Dans cet article, je présente les grandes lignes et les conclusions de mon mémoire de maîtrise déposé en juillet 2016 au département de Sciences des religions de l’Université du Québec à Montréal. Le titre du mémoire est : De la production à la transmission. Les réécritures bibliques de L’autre Parole de 1996 à 2015 et Il est composé de quatre chapitres :

I – Cadre théorique et méthodologique

II – Qui est L’autre Parole ?

III – Les réécritures de L’autre Parole

IV – Interprétation des réécritures.

L’hypothèse de recherche considère les réécritures de L’autre Parole en tant que geste de transmission féministe de la tradition chrétienne. Les questions de recherche visent à savoir : Comment s’élaborent les réécritures ? Quels sont les principaux éléments qui composent l’interprétation féministe des textes bibliques ? En quoi ces réécritures contribuent-elles à une transmission du féminisme dans le champ religieux ?

Dans le premier chapitre, le cadre théorique se compose du concept de transmission dans les espaces du christianisme (Gérard Delteil, 2004) et du féminisme (Françoise Laborie, 2004) ainsi que de l’approche herméneutique féministe biblique (Elisabeth Schüssler Fiorenza, 1996).
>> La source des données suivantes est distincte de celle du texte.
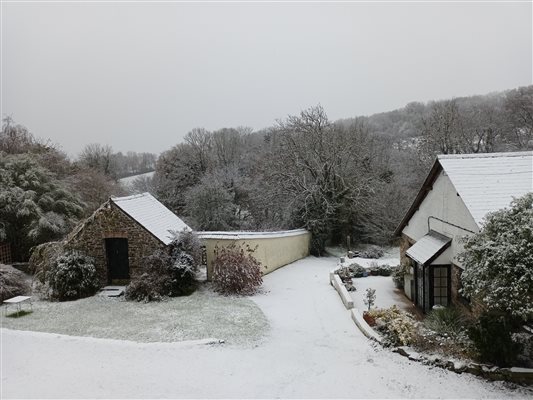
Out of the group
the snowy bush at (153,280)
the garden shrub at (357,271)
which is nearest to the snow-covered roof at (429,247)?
the garden shrub at (357,271)

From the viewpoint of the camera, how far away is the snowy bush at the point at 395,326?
426 inches

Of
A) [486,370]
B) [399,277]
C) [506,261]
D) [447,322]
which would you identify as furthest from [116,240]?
[506,261]

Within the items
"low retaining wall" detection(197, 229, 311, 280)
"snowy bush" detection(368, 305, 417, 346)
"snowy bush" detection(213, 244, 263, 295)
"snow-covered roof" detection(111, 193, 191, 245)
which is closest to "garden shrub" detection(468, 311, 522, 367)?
"snowy bush" detection(368, 305, 417, 346)

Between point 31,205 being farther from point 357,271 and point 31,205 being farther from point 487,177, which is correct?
point 487,177

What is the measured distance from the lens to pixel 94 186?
32.8m

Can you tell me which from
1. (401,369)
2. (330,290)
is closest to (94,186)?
(330,290)

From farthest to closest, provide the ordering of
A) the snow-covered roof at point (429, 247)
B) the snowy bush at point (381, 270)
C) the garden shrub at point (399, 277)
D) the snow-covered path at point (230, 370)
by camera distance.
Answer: the snowy bush at point (381, 270) < the garden shrub at point (399, 277) < the snow-covered roof at point (429, 247) < the snow-covered path at point (230, 370)

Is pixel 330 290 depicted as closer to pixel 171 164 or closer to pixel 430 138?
pixel 430 138

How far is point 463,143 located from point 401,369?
35292 millimetres

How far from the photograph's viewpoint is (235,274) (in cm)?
1672

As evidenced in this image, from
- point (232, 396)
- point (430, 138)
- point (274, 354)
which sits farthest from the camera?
point (430, 138)

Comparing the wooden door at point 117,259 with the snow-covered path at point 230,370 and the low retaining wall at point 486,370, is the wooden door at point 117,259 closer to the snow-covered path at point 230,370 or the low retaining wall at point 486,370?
the snow-covered path at point 230,370

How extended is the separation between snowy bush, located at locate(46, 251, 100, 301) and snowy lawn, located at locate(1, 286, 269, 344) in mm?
573

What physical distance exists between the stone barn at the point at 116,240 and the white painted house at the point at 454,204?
985cm
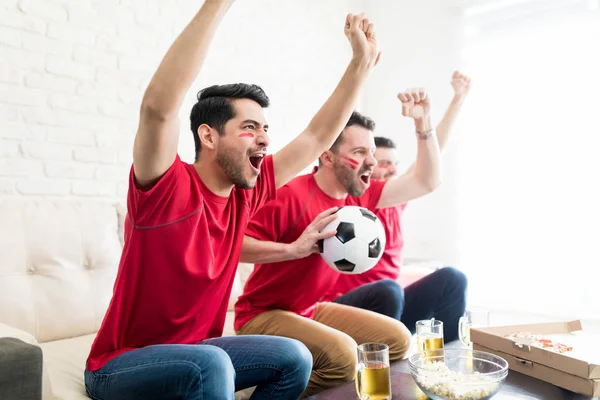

Pour Delteil, la transmission des évangiles s’effectue différemment selon les époques et les circonstances. Dans ce sens, il met en rapport la tradition et l’innovation. Pour lui, le témoignage artistique et celui des convictions militantes représentent une forme de transmission. D’après moi, la réécriture de texte biblique s’inscrit telle une pratique novatrice qui témoigne des convictions féministes et chrétiennes de L’autre Parole.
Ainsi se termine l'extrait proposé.